» MATERIAL PROVIDED:
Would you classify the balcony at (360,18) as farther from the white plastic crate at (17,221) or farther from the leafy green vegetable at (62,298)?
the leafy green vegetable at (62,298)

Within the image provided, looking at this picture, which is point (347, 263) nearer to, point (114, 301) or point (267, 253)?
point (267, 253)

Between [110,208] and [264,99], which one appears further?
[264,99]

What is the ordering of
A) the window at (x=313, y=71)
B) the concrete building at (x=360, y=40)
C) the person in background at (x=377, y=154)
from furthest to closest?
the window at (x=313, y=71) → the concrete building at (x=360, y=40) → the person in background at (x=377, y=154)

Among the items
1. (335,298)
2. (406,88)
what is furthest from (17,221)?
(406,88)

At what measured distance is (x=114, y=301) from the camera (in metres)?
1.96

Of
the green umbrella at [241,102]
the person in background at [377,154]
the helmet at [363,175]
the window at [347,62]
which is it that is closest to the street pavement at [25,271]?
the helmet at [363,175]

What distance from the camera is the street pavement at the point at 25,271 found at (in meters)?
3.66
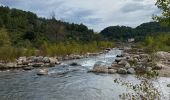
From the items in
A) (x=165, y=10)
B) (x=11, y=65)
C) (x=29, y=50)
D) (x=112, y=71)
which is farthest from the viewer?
(x=29, y=50)

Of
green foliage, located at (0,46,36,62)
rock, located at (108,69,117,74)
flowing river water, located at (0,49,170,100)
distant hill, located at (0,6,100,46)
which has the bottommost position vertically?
flowing river water, located at (0,49,170,100)

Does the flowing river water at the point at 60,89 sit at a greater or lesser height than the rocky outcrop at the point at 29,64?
lesser

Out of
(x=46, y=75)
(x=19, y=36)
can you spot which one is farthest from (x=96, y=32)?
(x=46, y=75)


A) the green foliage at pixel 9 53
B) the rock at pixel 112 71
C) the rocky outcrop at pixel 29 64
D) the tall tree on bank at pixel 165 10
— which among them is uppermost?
the tall tree on bank at pixel 165 10

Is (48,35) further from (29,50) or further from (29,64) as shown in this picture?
(29,64)

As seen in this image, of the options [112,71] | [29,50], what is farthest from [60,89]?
[29,50]

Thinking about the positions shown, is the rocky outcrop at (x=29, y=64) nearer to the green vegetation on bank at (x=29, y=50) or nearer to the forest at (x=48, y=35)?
the green vegetation on bank at (x=29, y=50)

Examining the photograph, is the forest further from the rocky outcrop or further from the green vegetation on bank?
the rocky outcrop

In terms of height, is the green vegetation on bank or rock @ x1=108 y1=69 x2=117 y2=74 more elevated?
the green vegetation on bank

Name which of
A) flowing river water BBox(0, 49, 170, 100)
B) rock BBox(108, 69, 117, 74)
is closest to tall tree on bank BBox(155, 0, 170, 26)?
flowing river water BBox(0, 49, 170, 100)

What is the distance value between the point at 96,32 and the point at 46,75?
111 m

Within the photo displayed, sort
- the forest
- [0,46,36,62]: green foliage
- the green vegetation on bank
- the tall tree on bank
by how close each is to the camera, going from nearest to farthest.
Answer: the tall tree on bank → [0,46,36,62]: green foliage → the green vegetation on bank → the forest

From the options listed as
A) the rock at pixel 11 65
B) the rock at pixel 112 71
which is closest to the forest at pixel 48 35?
the rock at pixel 11 65

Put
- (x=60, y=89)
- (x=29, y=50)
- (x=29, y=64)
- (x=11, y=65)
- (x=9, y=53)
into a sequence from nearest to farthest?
(x=60, y=89) < (x=11, y=65) < (x=29, y=64) < (x=9, y=53) < (x=29, y=50)
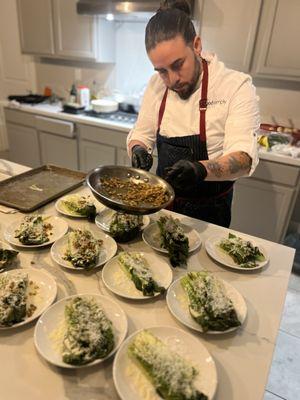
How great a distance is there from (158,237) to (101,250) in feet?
0.72

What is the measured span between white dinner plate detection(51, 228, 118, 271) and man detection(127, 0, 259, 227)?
1.05 ft

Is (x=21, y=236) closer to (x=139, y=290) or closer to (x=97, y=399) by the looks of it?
(x=139, y=290)

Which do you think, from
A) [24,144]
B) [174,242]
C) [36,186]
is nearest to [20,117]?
[24,144]

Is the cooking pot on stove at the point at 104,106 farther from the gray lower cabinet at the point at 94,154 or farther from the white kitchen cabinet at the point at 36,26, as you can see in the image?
the white kitchen cabinet at the point at 36,26

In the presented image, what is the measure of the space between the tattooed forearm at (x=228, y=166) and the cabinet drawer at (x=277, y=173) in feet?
3.57

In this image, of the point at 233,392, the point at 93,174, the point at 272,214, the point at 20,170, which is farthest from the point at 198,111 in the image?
the point at 272,214

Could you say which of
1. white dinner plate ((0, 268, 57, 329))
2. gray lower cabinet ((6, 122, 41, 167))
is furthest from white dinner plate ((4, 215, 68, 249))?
gray lower cabinet ((6, 122, 41, 167))

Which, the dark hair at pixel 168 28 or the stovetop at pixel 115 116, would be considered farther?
the stovetop at pixel 115 116

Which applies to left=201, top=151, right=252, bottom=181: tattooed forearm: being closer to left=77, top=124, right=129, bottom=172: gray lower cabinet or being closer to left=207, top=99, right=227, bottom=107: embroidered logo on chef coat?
left=207, top=99, right=227, bottom=107: embroidered logo on chef coat

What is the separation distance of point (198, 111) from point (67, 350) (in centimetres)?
111

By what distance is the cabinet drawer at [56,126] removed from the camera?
303 centimetres

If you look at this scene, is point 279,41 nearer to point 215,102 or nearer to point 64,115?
point 215,102

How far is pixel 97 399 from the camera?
2.15 ft

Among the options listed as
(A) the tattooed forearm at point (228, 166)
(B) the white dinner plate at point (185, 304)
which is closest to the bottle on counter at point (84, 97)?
(A) the tattooed forearm at point (228, 166)
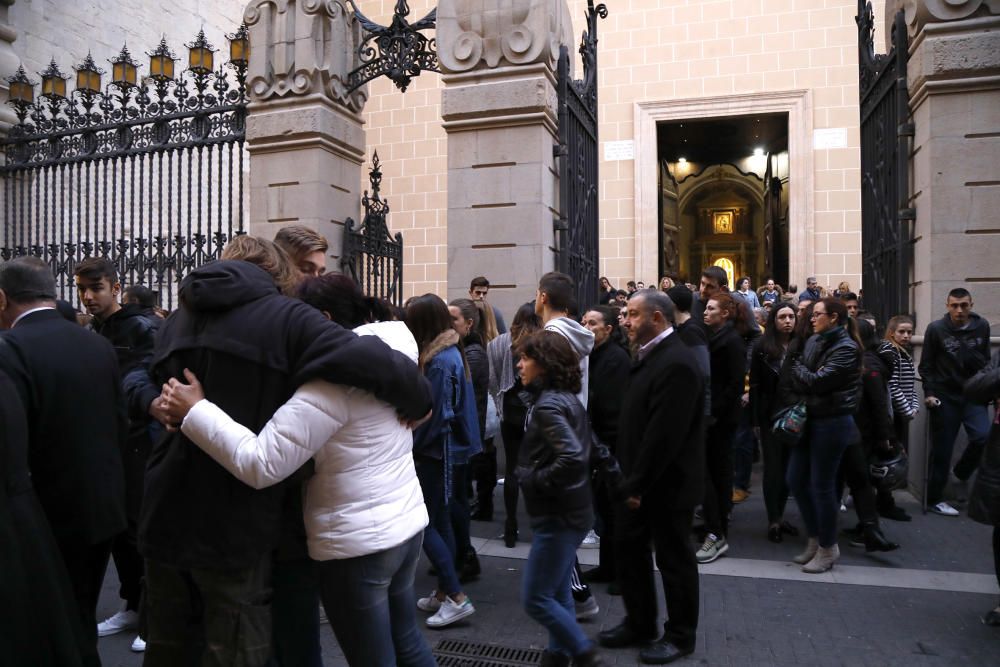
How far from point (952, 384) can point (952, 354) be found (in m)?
0.29

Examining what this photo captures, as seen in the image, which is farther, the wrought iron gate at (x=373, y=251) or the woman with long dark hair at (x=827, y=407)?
the wrought iron gate at (x=373, y=251)

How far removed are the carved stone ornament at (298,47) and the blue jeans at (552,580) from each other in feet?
22.6

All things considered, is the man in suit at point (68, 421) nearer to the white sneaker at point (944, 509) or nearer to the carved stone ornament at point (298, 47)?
the carved stone ornament at point (298, 47)

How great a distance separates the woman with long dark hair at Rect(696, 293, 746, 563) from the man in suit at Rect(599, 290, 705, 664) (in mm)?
1651

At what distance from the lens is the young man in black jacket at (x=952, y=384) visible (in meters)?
6.77

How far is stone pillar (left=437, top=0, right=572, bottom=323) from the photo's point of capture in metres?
8.03

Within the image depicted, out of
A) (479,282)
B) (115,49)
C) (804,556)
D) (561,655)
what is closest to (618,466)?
(561,655)

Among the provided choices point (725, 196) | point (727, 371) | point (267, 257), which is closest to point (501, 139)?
point (727, 371)

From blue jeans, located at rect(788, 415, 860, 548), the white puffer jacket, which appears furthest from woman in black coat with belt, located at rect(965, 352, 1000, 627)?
the white puffer jacket

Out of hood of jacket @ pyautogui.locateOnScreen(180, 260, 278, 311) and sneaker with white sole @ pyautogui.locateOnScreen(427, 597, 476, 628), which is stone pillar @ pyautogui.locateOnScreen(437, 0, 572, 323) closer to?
sneaker with white sole @ pyautogui.locateOnScreen(427, 597, 476, 628)

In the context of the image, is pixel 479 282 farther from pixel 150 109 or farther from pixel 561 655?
pixel 150 109

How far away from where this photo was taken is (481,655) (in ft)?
13.6

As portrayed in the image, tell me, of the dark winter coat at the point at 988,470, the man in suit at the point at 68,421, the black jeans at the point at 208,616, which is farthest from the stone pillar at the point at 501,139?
the black jeans at the point at 208,616

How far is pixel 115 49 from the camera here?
16344 mm
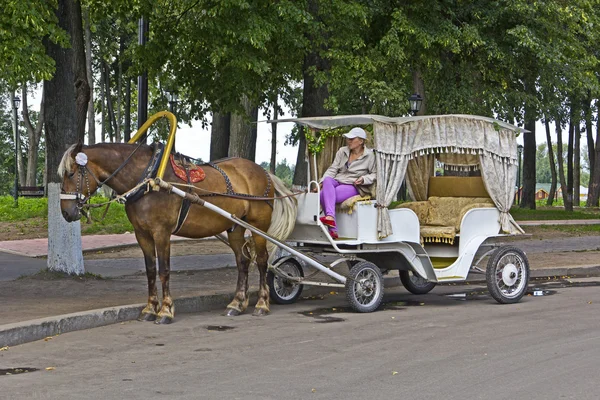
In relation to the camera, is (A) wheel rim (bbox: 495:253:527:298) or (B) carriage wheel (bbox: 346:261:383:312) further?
(A) wheel rim (bbox: 495:253:527:298)

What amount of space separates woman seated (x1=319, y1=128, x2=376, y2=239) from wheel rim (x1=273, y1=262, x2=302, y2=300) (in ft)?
3.02

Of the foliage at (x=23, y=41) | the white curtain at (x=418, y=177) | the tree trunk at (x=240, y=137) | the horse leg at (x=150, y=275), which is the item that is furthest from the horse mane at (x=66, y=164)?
the tree trunk at (x=240, y=137)

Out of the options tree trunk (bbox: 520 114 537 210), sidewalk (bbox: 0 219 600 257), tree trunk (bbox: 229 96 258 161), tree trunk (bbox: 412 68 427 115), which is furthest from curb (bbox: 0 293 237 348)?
A: tree trunk (bbox: 520 114 537 210)

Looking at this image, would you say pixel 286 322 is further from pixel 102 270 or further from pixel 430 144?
pixel 102 270

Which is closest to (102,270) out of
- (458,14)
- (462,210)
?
(462,210)

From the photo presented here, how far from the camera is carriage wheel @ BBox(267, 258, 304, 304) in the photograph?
12.9 metres

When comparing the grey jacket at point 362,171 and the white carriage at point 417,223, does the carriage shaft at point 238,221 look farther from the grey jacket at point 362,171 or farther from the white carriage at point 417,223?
the grey jacket at point 362,171

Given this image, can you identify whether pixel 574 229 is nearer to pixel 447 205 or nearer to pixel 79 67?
pixel 447 205

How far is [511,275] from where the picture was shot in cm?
1316

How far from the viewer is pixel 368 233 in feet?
40.4

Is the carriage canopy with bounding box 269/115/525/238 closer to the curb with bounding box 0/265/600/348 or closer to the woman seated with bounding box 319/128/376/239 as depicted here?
the woman seated with bounding box 319/128/376/239

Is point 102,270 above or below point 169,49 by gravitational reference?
below

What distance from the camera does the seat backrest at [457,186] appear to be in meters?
14.0

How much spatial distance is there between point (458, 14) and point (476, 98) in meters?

» EXERCISE OBJECTIVE: Replace "nearest" with "closest" in the entries starting at the line that contains "Within the photo displayed, sort" and ending at the line that contains "(x=60, y=89) <". Give back only those lines, with everything else unchanged.

» REPLY TO THE EXERCISE:
Within the photo displayed, sort
- the forest
- [0,46,36,62]: green foliage
- the green vegetation on bank
- the tall tree on bank
by how close each is to the camera, going from closest to farthest.
Answer: the tall tree on bank → [0,46,36,62]: green foliage → the green vegetation on bank → the forest

From the options listed as
A) the rock at pixel 11 65
B) the rock at pixel 112 71
which is closest to the forest at pixel 48 35?
the rock at pixel 11 65

Put
- (x=60, y=89)
- (x=29, y=50)
- (x=29, y=64)
- (x=11, y=65)
- (x=9, y=53)
into a sequence from closest to farthest?
(x=60, y=89) < (x=11, y=65) < (x=29, y=64) < (x=9, y=53) < (x=29, y=50)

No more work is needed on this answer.